When Om’s mother calls him in from playing in the yard one day he has no idea how his life is about to change! The eleven-year-old boy uses his vivid imagination to cope with, instead of running from, life’s challenges and he needs every ounce of imagination that he can muster to make the best of what comes up. A new friend and new family members help Om through in unexpected ways while he sees the reality of life for a school bully and finds courage and strength in himself that he didn’t even know was there. Om’s life goes from enchanted to exploded and back to enchanted in this profound book that thoughtfully explores diversity, compassion and love.
There remains a lack of positive representation for LGBTQ families and children. The team behind Om the Enchanted: Big World, Little Om wants to change that by showing children what it is like to live in an LGBTQ family or to be different than other children you go to school with.
“I was in a same sex relationship for nine beautiful years,” states Malik. “Our relationship ended not for any lack of love, but because she could no longer handle the discrimination she faced in her community or the disapproval of her family. Our child lost one of his moms and no doubt was confused by the whole situation. All he knew was the two of us and the love that was our family. I don’t want that to happen to any other family or child.”

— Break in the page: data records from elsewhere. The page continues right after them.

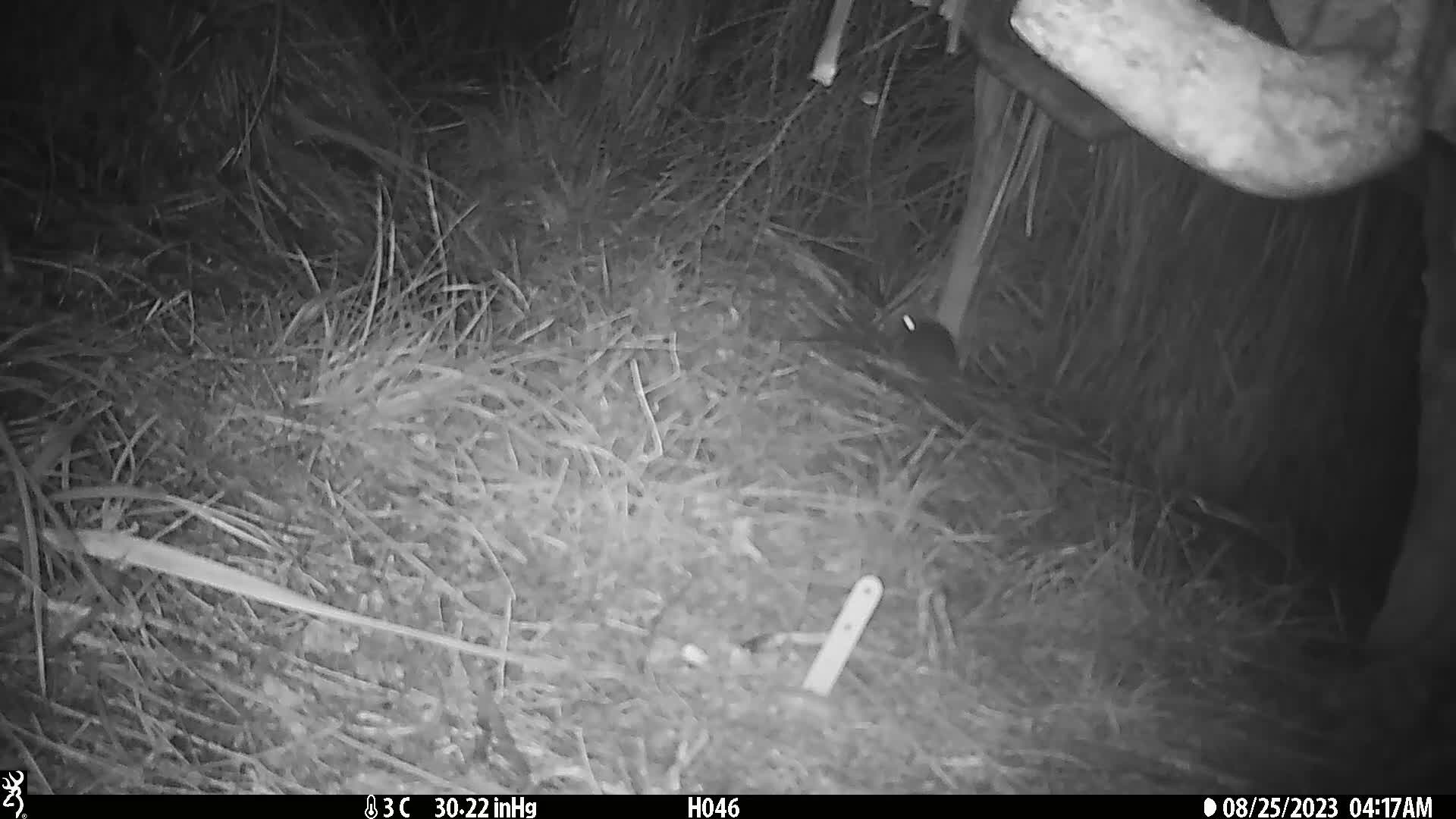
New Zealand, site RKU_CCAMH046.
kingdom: Animalia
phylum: Chordata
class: Mammalia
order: Rodentia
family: Muridae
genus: Rattus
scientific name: Rattus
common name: rat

Malik says that the world she wants to live in and raise children in doesn’t discriminate when it comes to love or family; a world where everyone’s story has power and importance, where hearts and character are more important than skin color and gender. She believes that begins through representation and community building. Om the Enchanted: Big World, Litte Om shows how wonderful –but sometimes challenging—the lives are for unique families. “It can be a child who has a disability, a refugee family,” she says, “I’m not excluding anyone. I want these kids to see themselves on media in a positive, uplifting way.”